Ainsi, les petites entreprises que les économistes néoclassiques tentent si maladroitement de défendre qui certes ont vu leurs dépenses augmentées avec la hausse des salaires voient maintenant et quasi automatiquement leurs revenus augmenter. L’effet néfaste d’une hausse du salaire minimum pourtant prédit par la loi de l’offre et de la demande et contrecarré par cette donnée autrement ignorée, mais essentielle pour comprendre le retour sur investissement que représente une hausse du salaire minimum. C’est sans compter tous les impacts positifs qu’une hausse pourrait avoir en augmentant la productivité et la motivation du travail et en réduisant les inquiétudes des employés. Redonner leur liberté aux travailleurs en leur sortant de la précarité est potentiellement le plus grand investissement que les entreprises pourraient faire

Vrai, une hausse seule du salaire minimum seule ne règle pas tous les problèmes, particulièrement pour les petites entreprises. Même là, des solutions sont assez simples et facilement accessibles. En réduisant le taux d’imposition pour les petites entreprises et en augmentant celui des entreprises plus grandes, il est possible de pallier les conséquences pour les entrepreneurs et les économies locales. C’est ce qui a été proposé par plusieurs partis et mouvements politiques progressistes et qui gagne de plus en plus en popularité dans les cercles économiques, de Thomas Piketty à Joseph Stiglitz.
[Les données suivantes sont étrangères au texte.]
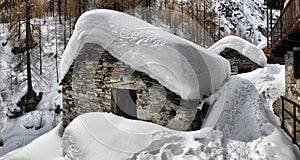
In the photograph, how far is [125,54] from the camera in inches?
225

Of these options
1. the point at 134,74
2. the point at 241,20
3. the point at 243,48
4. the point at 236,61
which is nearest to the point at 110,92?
the point at 134,74

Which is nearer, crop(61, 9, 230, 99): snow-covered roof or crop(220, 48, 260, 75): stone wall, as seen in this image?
crop(61, 9, 230, 99): snow-covered roof

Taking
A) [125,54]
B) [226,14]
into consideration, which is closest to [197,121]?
[125,54]

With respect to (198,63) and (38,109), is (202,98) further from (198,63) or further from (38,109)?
(38,109)

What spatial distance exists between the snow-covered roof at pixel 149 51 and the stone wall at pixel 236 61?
30.4 feet

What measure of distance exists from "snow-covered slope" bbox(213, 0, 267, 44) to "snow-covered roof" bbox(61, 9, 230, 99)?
36.0 metres

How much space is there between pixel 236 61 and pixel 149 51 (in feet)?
38.4

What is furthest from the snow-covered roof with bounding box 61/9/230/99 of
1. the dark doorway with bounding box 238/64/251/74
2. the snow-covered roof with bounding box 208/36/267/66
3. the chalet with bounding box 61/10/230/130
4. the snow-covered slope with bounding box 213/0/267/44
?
the snow-covered slope with bounding box 213/0/267/44

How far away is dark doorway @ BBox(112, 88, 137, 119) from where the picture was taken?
21.3 feet

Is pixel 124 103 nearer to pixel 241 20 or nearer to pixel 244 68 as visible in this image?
pixel 244 68

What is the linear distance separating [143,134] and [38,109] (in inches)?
475

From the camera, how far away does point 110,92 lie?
20.7 feet

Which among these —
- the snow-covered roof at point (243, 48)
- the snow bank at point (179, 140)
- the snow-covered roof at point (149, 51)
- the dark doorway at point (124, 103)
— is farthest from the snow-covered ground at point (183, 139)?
the snow-covered roof at point (243, 48)

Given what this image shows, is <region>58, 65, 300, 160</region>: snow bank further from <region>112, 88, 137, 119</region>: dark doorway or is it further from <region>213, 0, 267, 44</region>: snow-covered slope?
<region>213, 0, 267, 44</region>: snow-covered slope
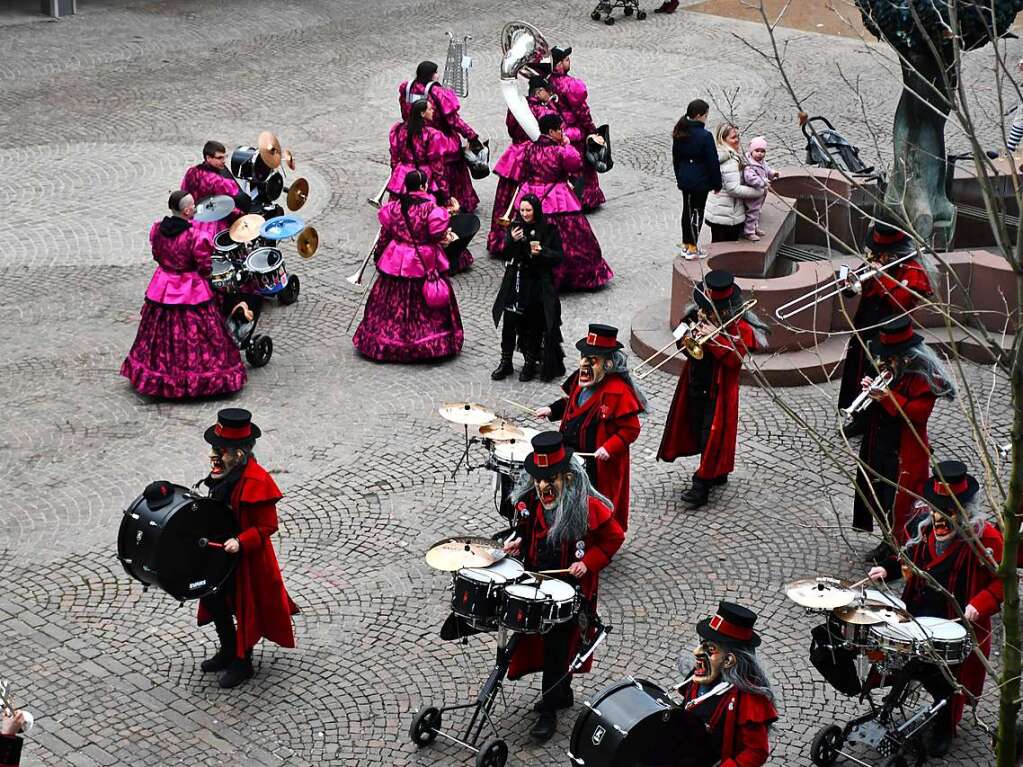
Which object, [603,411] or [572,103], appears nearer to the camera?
[603,411]

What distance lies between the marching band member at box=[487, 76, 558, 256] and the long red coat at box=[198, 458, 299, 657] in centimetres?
707

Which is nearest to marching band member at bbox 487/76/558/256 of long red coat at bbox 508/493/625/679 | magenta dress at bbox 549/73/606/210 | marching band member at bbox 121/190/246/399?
magenta dress at bbox 549/73/606/210

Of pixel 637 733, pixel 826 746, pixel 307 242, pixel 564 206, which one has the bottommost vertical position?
pixel 826 746

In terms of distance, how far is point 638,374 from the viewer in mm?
13828

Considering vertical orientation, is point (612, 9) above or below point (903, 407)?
above

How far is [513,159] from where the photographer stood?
16.2 metres

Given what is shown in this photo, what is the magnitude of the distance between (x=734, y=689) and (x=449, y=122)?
31.9ft

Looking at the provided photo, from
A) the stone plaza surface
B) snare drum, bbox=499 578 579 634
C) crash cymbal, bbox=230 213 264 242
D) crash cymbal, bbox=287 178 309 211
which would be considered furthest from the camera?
crash cymbal, bbox=287 178 309 211

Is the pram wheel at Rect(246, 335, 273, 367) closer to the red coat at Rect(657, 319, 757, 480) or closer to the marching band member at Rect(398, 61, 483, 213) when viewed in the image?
the marching band member at Rect(398, 61, 483, 213)

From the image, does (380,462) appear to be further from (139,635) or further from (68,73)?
(68,73)

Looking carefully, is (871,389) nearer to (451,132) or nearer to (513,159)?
(513,159)

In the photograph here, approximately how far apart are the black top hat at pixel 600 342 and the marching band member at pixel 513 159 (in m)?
5.58

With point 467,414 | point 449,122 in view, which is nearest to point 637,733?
point 467,414

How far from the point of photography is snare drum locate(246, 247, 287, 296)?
552 inches
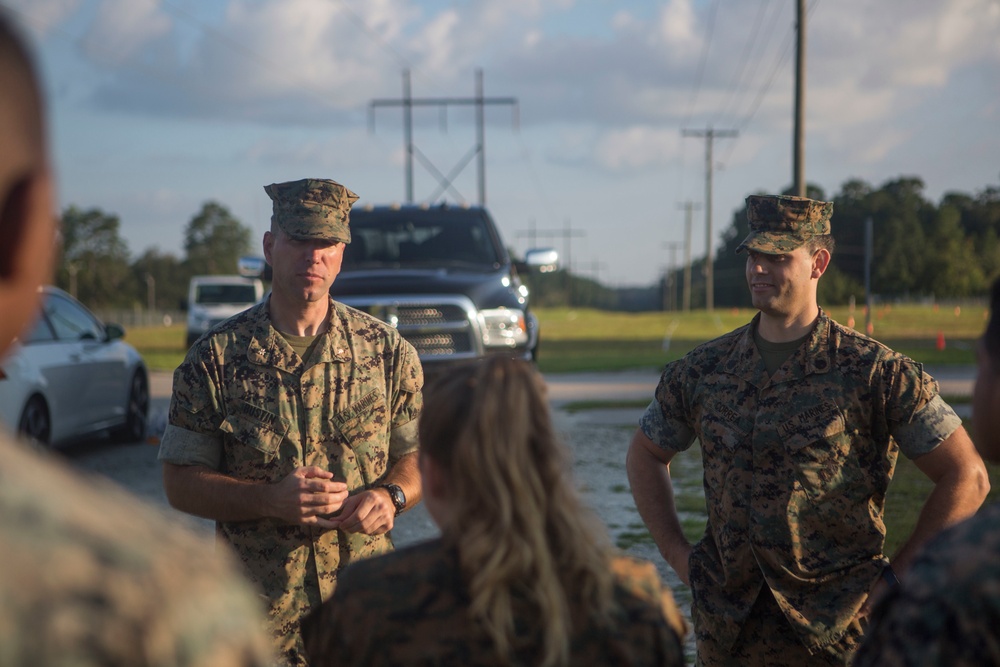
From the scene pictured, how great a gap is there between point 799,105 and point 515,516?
19.0 metres

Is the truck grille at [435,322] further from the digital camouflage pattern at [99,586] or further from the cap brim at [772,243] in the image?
the digital camouflage pattern at [99,586]

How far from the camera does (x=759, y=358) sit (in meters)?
3.71

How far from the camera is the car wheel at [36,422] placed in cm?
980

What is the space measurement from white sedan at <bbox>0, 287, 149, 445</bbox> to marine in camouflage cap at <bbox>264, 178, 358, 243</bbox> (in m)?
6.25

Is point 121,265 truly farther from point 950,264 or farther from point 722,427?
point 722,427

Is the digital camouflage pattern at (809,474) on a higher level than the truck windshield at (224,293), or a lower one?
higher

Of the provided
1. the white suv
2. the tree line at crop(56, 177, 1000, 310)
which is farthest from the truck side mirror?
the tree line at crop(56, 177, 1000, 310)

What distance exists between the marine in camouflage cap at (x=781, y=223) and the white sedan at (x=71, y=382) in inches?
284

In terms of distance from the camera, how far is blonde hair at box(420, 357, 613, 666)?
1878 millimetres

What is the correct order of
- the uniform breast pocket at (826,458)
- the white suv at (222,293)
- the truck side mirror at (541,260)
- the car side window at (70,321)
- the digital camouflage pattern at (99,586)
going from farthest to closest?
1. the white suv at (222,293)
2. the car side window at (70,321)
3. the truck side mirror at (541,260)
4. the uniform breast pocket at (826,458)
5. the digital camouflage pattern at (99,586)

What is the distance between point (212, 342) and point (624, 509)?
5.99 m

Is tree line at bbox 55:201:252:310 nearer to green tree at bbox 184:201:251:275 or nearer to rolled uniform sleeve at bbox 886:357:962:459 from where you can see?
green tree at bbox 184:201:251:275

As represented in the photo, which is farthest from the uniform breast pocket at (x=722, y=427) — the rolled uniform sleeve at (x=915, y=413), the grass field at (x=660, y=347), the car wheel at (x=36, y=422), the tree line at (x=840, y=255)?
the tree line at (x=840, y=255)

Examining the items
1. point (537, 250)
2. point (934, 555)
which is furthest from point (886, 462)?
point (537, 250)
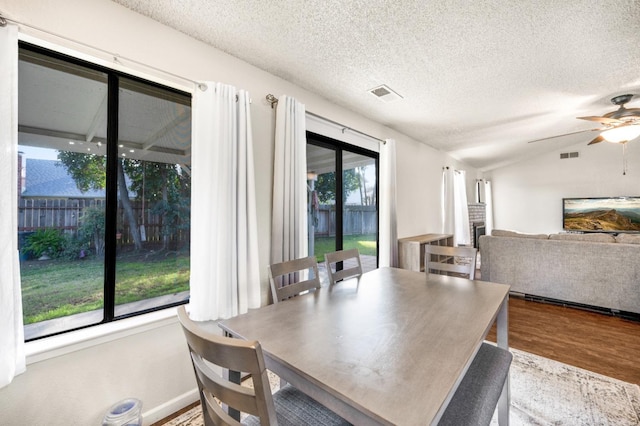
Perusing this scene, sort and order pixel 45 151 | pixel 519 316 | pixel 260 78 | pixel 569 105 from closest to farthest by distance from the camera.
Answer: pixel 45 151
pixel 260 78
pixel 519 316
pixel 569 105

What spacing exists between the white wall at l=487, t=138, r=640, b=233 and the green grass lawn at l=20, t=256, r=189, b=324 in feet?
25.7

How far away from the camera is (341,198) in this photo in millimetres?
3207

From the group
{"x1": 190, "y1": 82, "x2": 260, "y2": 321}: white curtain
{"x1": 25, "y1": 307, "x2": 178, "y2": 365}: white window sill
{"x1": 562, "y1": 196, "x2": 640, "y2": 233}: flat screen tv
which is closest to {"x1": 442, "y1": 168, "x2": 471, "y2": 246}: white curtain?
{"x1": 562, "y1": 196, "x2": 640, "y2": 233}: flat screen tv

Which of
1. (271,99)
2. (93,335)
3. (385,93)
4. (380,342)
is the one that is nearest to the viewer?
(380,342)

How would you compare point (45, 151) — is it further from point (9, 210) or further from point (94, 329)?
point (94, 329)

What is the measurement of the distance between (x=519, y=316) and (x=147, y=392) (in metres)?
3.72

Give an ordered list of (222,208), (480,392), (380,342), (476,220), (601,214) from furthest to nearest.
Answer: (476,220), (601,214), (222,208), (480,392), (380,342)

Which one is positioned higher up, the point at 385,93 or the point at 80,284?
the point at 385,93

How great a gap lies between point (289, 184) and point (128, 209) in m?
1.18

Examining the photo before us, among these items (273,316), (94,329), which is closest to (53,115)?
(94,329)

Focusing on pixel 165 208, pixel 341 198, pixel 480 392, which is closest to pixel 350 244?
pixel 341 198

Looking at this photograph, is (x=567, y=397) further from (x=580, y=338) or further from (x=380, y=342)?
(x=380, y=342)

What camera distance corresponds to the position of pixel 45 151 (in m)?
1.45

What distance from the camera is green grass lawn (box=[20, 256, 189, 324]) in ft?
4.62
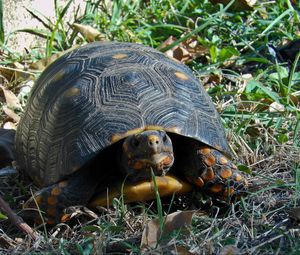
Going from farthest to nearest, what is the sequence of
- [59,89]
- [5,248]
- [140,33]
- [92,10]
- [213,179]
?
[92,10]
[140,33]
[59,89]
[213,179]
[5,248]

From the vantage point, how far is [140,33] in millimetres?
5012

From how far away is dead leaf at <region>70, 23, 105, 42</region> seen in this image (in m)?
4.95

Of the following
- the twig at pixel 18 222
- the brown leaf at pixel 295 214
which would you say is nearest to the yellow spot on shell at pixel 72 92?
the twig at pixel 18 222

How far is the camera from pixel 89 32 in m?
4.96

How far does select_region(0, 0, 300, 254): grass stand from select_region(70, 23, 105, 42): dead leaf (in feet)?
0.13

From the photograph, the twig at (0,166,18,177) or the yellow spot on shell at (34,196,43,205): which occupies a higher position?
the yellow spot on shell at (34,196,43,205)

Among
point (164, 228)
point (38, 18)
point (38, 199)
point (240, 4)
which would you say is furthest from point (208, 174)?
point (240, 4)

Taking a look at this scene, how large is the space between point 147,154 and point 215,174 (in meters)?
0.35

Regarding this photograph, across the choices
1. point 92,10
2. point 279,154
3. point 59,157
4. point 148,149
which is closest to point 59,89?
point 59,157

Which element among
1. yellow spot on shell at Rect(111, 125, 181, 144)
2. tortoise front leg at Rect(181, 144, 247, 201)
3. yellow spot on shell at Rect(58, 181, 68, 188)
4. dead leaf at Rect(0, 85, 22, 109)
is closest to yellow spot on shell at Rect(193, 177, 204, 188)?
tortoise front leg at Rect(181, 144, 247, 201)

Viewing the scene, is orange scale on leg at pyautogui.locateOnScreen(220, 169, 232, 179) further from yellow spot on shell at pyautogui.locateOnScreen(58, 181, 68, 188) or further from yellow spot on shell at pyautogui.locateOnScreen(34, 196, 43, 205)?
yellow spot on shell at pyautogui.locateOnScreen(34, 196, 43, 205)

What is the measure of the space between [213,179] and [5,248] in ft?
2.99

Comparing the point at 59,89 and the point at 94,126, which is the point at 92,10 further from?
the point at 94,126

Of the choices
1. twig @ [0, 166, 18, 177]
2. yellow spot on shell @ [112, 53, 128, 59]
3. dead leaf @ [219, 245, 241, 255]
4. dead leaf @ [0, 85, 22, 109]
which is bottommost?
twig @ [0, 166, 18, 177]
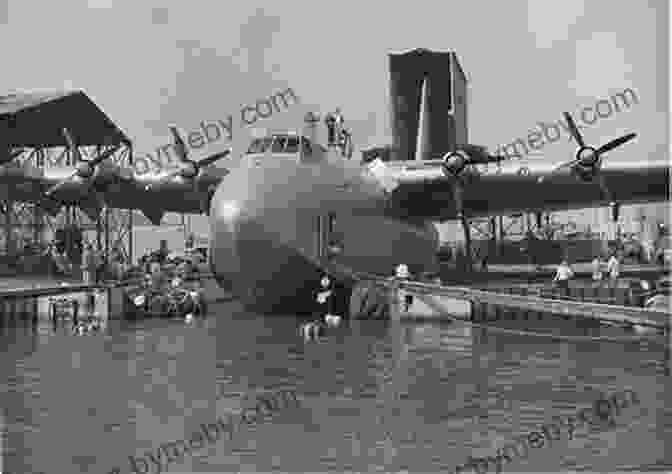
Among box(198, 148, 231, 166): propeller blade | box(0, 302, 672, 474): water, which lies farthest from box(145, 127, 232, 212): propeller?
box(0, 302, 672, 474): water

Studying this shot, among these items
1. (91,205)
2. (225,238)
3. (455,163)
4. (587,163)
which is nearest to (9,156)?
(91,205)

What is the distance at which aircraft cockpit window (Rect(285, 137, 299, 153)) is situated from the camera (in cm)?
1911

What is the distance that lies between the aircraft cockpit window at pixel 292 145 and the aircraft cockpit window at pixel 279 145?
0.36 feet

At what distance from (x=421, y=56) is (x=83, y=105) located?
5962 cm

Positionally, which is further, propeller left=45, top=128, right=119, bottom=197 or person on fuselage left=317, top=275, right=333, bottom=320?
propeller left=45, top=128, right=119, bottom=197

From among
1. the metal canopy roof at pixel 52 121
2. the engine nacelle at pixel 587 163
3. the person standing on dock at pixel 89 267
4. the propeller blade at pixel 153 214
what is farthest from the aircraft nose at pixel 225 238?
the metal canopy roof at pixel 52 121

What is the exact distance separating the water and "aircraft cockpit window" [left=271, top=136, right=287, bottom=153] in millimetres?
6255

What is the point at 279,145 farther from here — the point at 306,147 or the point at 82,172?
the point at 82,172

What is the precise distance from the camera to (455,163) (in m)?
24.6

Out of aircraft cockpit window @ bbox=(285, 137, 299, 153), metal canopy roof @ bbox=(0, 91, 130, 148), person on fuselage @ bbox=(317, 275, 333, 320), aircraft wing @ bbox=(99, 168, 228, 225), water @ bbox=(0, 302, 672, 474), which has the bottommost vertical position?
water @ bbox=(0, 302, 672, 474)

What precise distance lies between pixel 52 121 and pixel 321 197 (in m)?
25.7

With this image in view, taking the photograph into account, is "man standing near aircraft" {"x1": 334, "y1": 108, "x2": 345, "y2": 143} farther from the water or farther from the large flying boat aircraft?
the water

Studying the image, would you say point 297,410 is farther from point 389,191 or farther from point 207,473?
point 389,191

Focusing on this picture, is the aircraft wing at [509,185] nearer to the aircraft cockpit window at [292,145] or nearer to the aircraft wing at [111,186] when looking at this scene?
the aircraft cockpit window at [292,145]
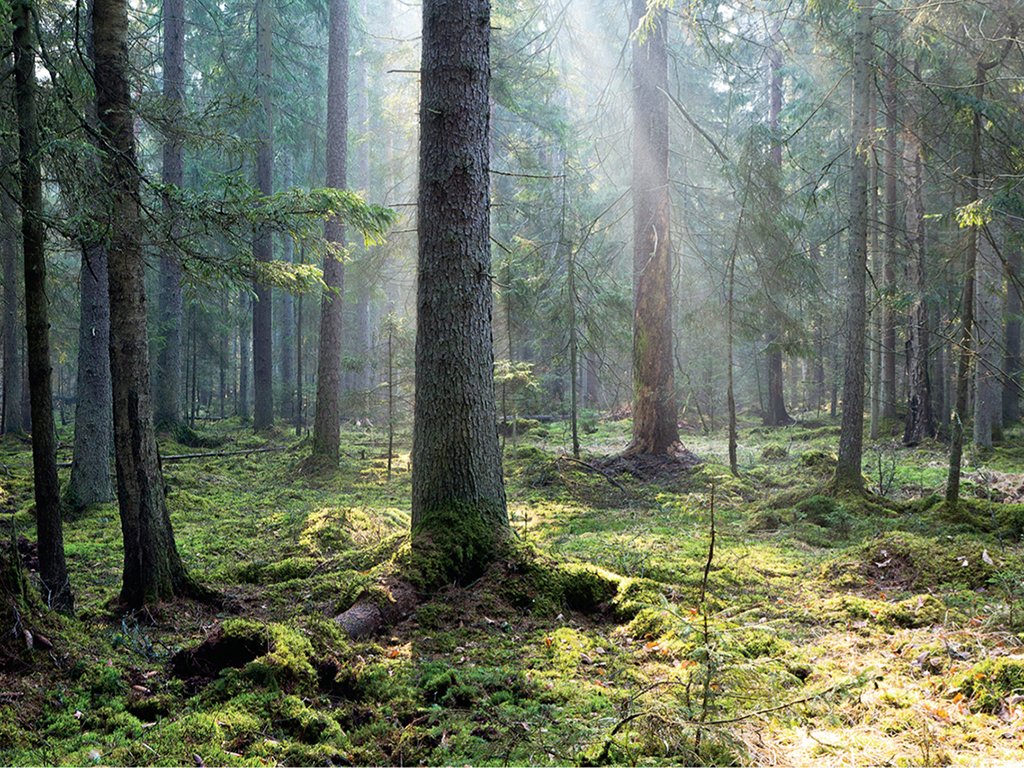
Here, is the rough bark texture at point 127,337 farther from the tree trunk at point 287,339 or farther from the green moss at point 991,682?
the tree trunk at point 287,339

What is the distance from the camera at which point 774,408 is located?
2048 cm

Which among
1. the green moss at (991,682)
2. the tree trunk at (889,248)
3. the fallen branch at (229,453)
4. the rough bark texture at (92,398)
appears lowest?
the fallen branch at (229,453)

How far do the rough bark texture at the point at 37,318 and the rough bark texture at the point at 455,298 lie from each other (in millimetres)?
2303

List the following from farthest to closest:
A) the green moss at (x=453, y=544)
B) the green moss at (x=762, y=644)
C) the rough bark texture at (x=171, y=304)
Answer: the rough bark texture at (x=171, y=304) → the green moss at (x=453, y=544) → the green moss at (x=762, y=644)

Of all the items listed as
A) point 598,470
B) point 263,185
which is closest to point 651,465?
point 598,470

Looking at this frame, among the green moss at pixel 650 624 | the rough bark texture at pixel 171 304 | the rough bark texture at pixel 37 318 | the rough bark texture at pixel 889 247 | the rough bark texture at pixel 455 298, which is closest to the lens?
the rough bark texture at pixel 37 318

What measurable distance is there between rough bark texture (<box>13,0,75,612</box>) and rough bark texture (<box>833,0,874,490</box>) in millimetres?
8139

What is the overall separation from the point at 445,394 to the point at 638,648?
7.50ft

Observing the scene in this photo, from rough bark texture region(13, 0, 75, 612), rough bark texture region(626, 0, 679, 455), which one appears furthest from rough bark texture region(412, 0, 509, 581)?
rough bark texture region(626, 0, 679, 455)

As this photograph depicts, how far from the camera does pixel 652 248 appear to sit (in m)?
11.6

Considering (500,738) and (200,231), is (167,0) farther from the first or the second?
(500,738)

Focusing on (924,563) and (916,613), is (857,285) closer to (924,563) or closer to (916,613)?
(924,563)

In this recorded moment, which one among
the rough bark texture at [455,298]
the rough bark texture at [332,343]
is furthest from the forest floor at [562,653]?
the rough bark texture at [332,343]

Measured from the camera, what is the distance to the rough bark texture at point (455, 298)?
4828 mm
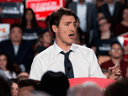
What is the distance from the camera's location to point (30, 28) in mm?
4527

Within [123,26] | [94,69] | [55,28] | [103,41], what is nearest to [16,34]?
[103,41]

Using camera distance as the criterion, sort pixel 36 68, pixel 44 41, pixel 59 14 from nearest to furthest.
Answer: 1. pixel 36 68
2. pixel 59 14
3. pixel 44 41

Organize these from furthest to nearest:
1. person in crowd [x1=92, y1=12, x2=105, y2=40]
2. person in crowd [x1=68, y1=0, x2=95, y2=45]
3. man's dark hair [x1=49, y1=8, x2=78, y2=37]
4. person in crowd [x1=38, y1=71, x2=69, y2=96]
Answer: person in crowd [x1=68, y1=0, x2=95, y2=45] < person in crowd [x1=92, y1=12, x2=105, y2=40] < man's dark hair [x1=49, y1=8, x2=78, y2=37] < person in crowd [x1=38, y1=71, x2=69, y2=96]

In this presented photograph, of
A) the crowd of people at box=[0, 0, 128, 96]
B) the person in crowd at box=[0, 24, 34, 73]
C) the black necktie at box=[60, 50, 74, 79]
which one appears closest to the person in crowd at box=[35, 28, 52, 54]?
the crowd of people at box=[0, 0, 128, 96]

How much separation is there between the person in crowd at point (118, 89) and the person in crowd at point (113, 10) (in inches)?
163

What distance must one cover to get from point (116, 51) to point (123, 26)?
3.22 feet

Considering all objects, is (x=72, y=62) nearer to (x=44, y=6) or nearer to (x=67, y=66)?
(x=67, y=66)

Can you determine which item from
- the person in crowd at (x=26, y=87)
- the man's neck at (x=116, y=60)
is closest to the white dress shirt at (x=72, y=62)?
the person in crowd at (x=26, y=87)

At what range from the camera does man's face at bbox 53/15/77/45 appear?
1.47m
De tels genres de mesures demandent une étude approfondie des besoins et moyens des entreprises et de leurs employés, dans un bon cocktail qui tient compte de différents aspects, il est possible de trouver une formule gagnante qui facilitera une meilleure circulation du capital et le développement d’une économie plus juste et efficace.

La pauvreté et la précarité ne sont pas des choix personnels, c’est une conséquence de choix systémiques et aveugles qui ignorent la réalité. Le salaire minimum à 15 $, en a-t-on réellement de besoin? Oui, et de manière urgente. Pour réduire notre dépendance aux crédits et programmes sociaux et pour redonner un petit coup de vitalité à une économie circulaire qui encourage les commerces locaux, il s’agit d’un élément essentiel qu’on ne peut plus ignorer surtout si c’est uniquement pour respecter la rectitude de règles réductrices et bien franchement dépassées.